[[ Raw data open ]]

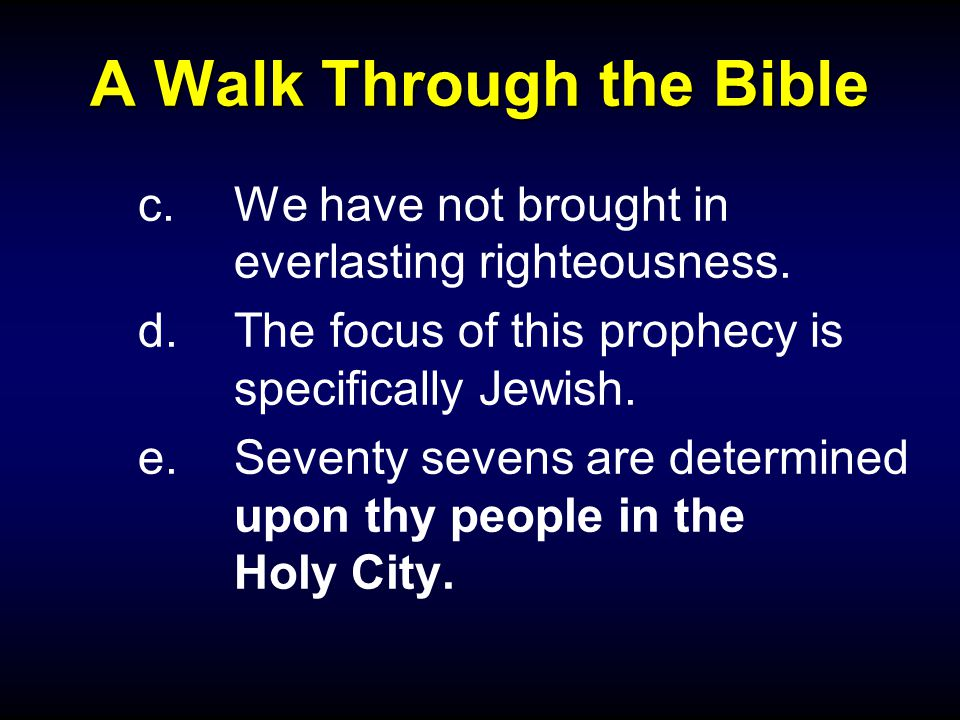 A Walk Through the Bible c.We have not brought in everlasting righteousness.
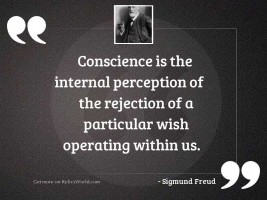 Conscience is the internal perception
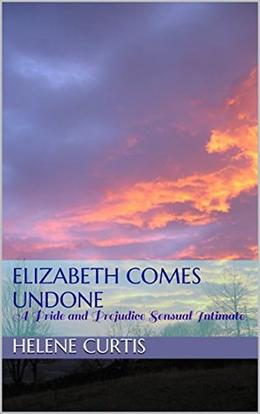 Elizabeth Comes Undone: A Pride and Prejudice Sensual Intimate by Helene Curtis, A Lady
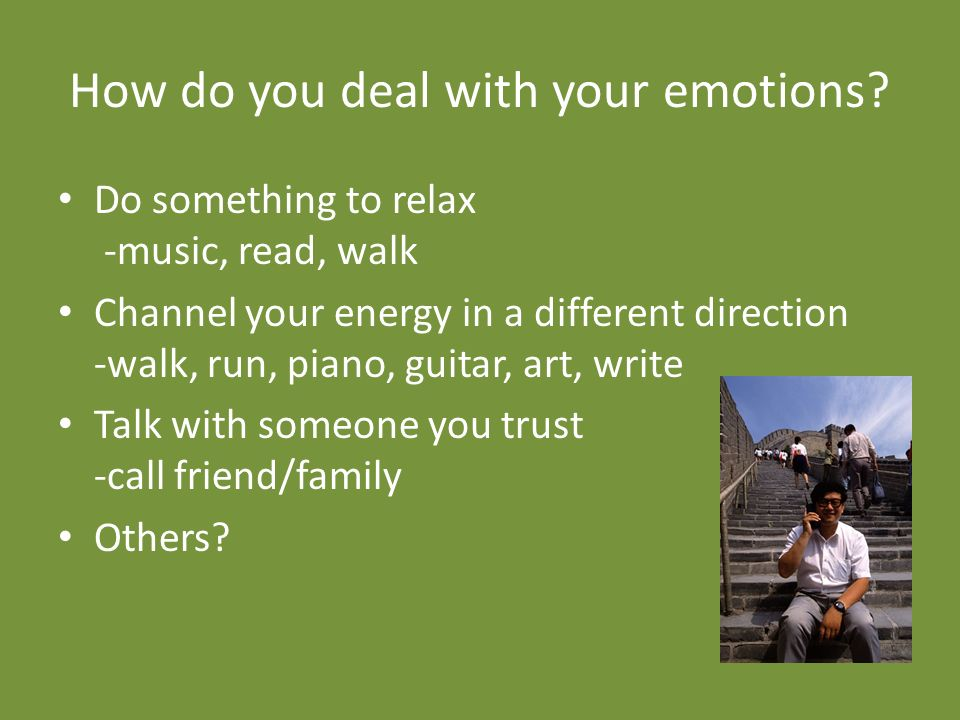 How do you deal with your emotions.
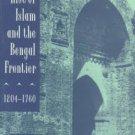 Eaton, Richard M. The Rise Of Islam And The Bengal Frontier, 1204-1760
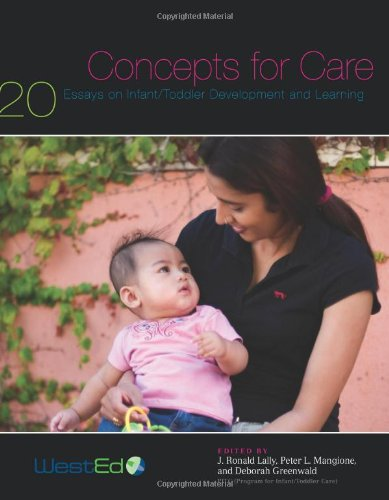 Concepts for Care: 20 Essays on Infant/Toddler...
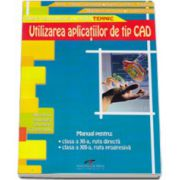 Utilizarea aplicatiilor de tip CAD clasa a XI-a, ruta directa, si clasa a XII-a, ruta progresiva, filiera tehnologica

[[ Raw data closed ]]

Task to complete:
Write out the entries above verbatim, without pictures.

Solution below:
 A Walk Through the Bible c.We have not brought in everlasting righteousness.
 Conscience is the internal perception
 Elizabeth Comes Undone: A Pride and Prejudice Sensual Intimate by Helene Curtis, A Lady
 How do you deal with your emotions.
 Eaton, Richard M. The Rise Of Islam And The Bengal Frontier, 1204-1760
 Concepts for Care: 20 Essays on Infant/Toddler...
 Utilizarea aplicatiilor de tip CAD clasa a XI-a, ruta directa, si clasa a XII-a, ruta progresiva, filiera tehnologica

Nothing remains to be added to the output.